Our study has important health-policy and decision-making implications. Health-technology-assessment (HTA) agencies, such as the National Institute for Health and Care Excellence (NICE), accept mapped utilities when direct EQ-5D data are unavailable or cannot be collected, provided that the resulting uncertainty is examined and reported through sensitivity analyses^35^. ML-based mapping can therefore serve as a useful adjunct, as it leverages routinely collected data to populate cost-effectiveness models rapidly. However, the algorithmic bias found in our study and also in previous works (most notably the over-prediction of utilities in poor health states) can attenuate incremental QALY gains and inflate ICERs for high-burden populations, thereby threatening the validity of cost-effectiveness analyses and leading to less favourable decisions^36^. Nonetheless, in real-world scenarios, it remains feasible to identify the superior alternative between different options (except in cases of marginal health gains), and dominant cost-effective cases generally do not pose a problem either. However, precise interpretation of results in relation to the willingness-to-pay threshold remains a challenge and represents one of the main limitations of using estimated utility values. Therefore, decision-makers must be aware of these risks and actively mitigate them, for example by subgroup-specific calibration of utilities or by forcing modellers to conduct appropriate sensitivity analyses. All in all, we believe that direct EQ-5D data collection should remain the gold standard whenever it is feasible, whereas ML-based utility estimates should be viewed as a pragmatic fallback when questionnaire length, cost, or a retrospective study design precludes primary data collection.

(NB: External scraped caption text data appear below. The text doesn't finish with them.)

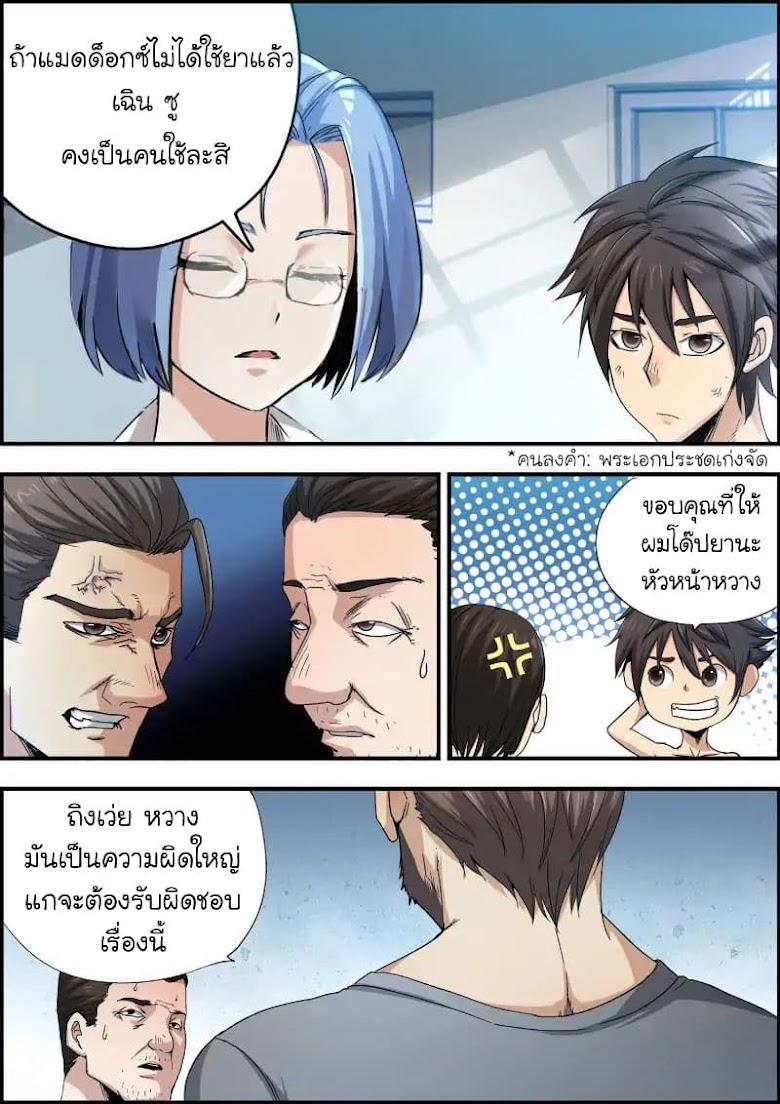 Skill Unparalleled - หน้า 7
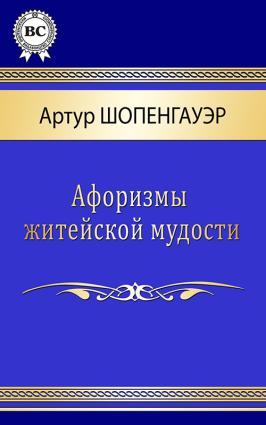 Афоризмы житейской мудрости фото №1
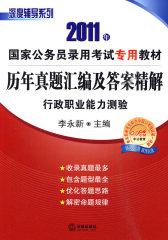 历年真题汇编及答案精解(行政职业能力测验 2011年)(试读本)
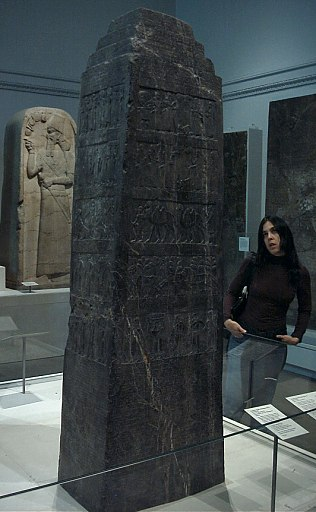 15h - King Shalmaneser III Black Obelisk, artefact of the Assyrian king's recorded deeds, accomplishments for which he himself credits the gods for his successes, SEE ASSYRIAN KINGS TEXTS ON THIS PAGE, & THE OTHER KINGS TEXTS FOUND ON PAGES OF THE GODS, this artefact & complete museums full of these artefacts, have been shamefully destroyed by the fearfull Radical Islam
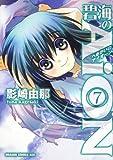 碧海のAiON 7 (ドラゴンコミックスエイジ か 1-1-7)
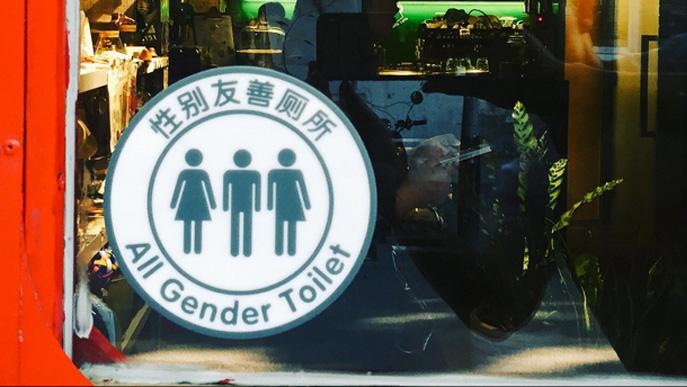 An Standorten mit diesem Aufkleber findet man in Peking geschlechtsneutrale Toiletten. (Bild: Kyle Mullin)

In conclusion, we successfully predicted EQ-5D-5L index values using cutting-edge ML models from basic sociodemographic and health data in a large and diverse dataset of extensive population surveys. Our results showed that the Minimum European Health Module (MEHM) can improve model performance by increasing the fairness and reducing the imbalance of prediction error across the whole EQ-5D-5L index range. However, the significant residual bias indicates that the issue of prediction fairness, which is of high clinical importance, is still present. Therefore, further studies are warranted to test possible methods for its reduction, such as different weighting schemes or severity-stratified calibration. Compared to imputation, better results were observed when missing data was handled with deletion, highlighting the importance of data quality when predicting HRQoL data with ML-based methods. Nevertheless, direct EQ-5D-5L measurement should remain the gold standard wherever feasible, but our results demonstrate that ML mapping offers a viable fallback when primary data collection is impractical or impossible. Our results can aid researchers, analysts, and policy-makers seeking rapid and transparent ways to populate early cost-effectiveness models, scenario analyses, or retrospective studies when direct utility data are unavailable.

Methods

Data collection

Between 2019 and 2021, we conducted seven cross-sectional surveys among the Hungarian adult general population. Five studies included respondents aged ≥18 years, while two studies included respondents aged ≥40 years (Supplementary Table 7)^37–52^. To ensure representativeness, study samples were selected by quota sampling, a non-probability method. Quotas for sex, age, education, and settlement type were set in advance so that participants were recruited in proportions matching the general population along these key variables. All respondents provided written informed consent upon enrolment and participation was voluntary, and anonymous. For the purpose of the present research, data from the seven studies were merged into a joint database. We obtained ethical approval from the Medical Research Council of Hungary (IV/8070-1/2020/EKU; BM/7790-1/2023) for the secondary analysis of the merged dataset. The studies included were also approved by the Medical Research Council of Hungary, details are provided in the original manuscripts. No further consent was needed from participants to be included in the secondary analysis. All methods were carried out in accordance with the relevant guidelines and regulations and with the principles of the Declaration of Helsinki.

Main variables

EQ-5D-5L ^9^ and MEHM^13^ were administered to all participants, along with basic sociodemographic characteristics (sex, age, education, settlement type, marital status, employment, number of household members, and income). EQ-5D-5L index values (utilities) were calculated using the Hungarian value set, with values ranging from 1 (perfect health) to − 0.848 (extreme problems in all five dimensions)^53^. The minimum clinically important difference (MCID) in the Hungarian EQ-5D-5L utility values is 0.066 ^29^. The recorded variables by study and the proportion of missing data are shown in Supplementary Table 1. EQ-5D-5L and MEHM are introduced in Supplementary Table 8.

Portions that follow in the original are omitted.